Even more eyes will likely be watching how Netflix handles “Arrested Development” Season 5 after Jeffrey Tambor faced multiple accusations of sexual harassment in 2017. Co-star David Cross also faced accusations of racism from Charline Yi. Both are reportedly back for Season 5, and filming began on August 8, approximately three months before the harassment allegations came out. Netflix has not commented on what will happen with the new episodes.
One more note: Given how many programs Netflix has — and thus how many people it employs — the streaming service could have a higher probability than other networks of seeing more sexual harassment-related issues crop up in 2018.
The goal at Netflix, in concept, remains simple: Make 50 percent of the entire streaming library consist of original content.
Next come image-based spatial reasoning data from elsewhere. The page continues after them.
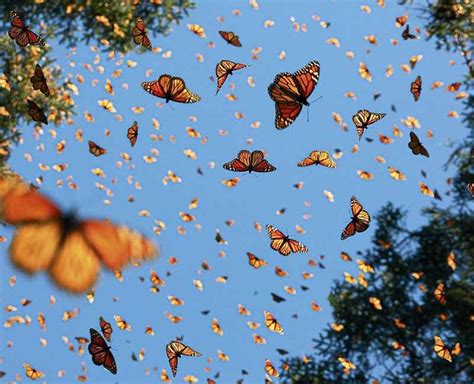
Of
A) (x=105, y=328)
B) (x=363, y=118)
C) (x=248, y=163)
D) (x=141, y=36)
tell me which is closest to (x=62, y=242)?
(x=105, y=328)

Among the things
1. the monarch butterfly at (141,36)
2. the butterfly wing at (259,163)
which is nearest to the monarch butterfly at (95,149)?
the monarch butterfly at (141,36)

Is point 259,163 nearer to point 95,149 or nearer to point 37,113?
point 37,113

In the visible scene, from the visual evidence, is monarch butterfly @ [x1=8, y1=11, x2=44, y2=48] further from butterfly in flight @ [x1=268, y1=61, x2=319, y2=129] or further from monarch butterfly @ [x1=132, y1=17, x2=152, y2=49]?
butterfly in flight @ [x1=268, y1=61, x2=319, y2=129]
With a slew of high-profile original series, films, documentaries, stand-up specials, and more, it’s well on its way.
The coming year will see a number of big risks: Netflix hasn’t yet wedged a foothold in the “late-night” talk show realm (“Chelsea” was one of its more notable 2017 cancellations), but bringing back David Letterman for monthly event specials is an expensive gamble that could pay off. Most of their in-house movies have been ravaged by critics — including “War Machine,” most of Adam Sandler’s movies, and, even more so, “Bright” — but the latter, at least, seemed to hit or exceed the service’s viewership expectations and is helping put Netflix films on the map.
And that major Emmy victory, well, it will come. At the very least, the Netflix brand isn’t what’s holding them back — which is especially clear the more it comes up on TV. “Will & Grace” today, “The Handmaid’s Tale” tomorrow? Now that would be a mark of global domination.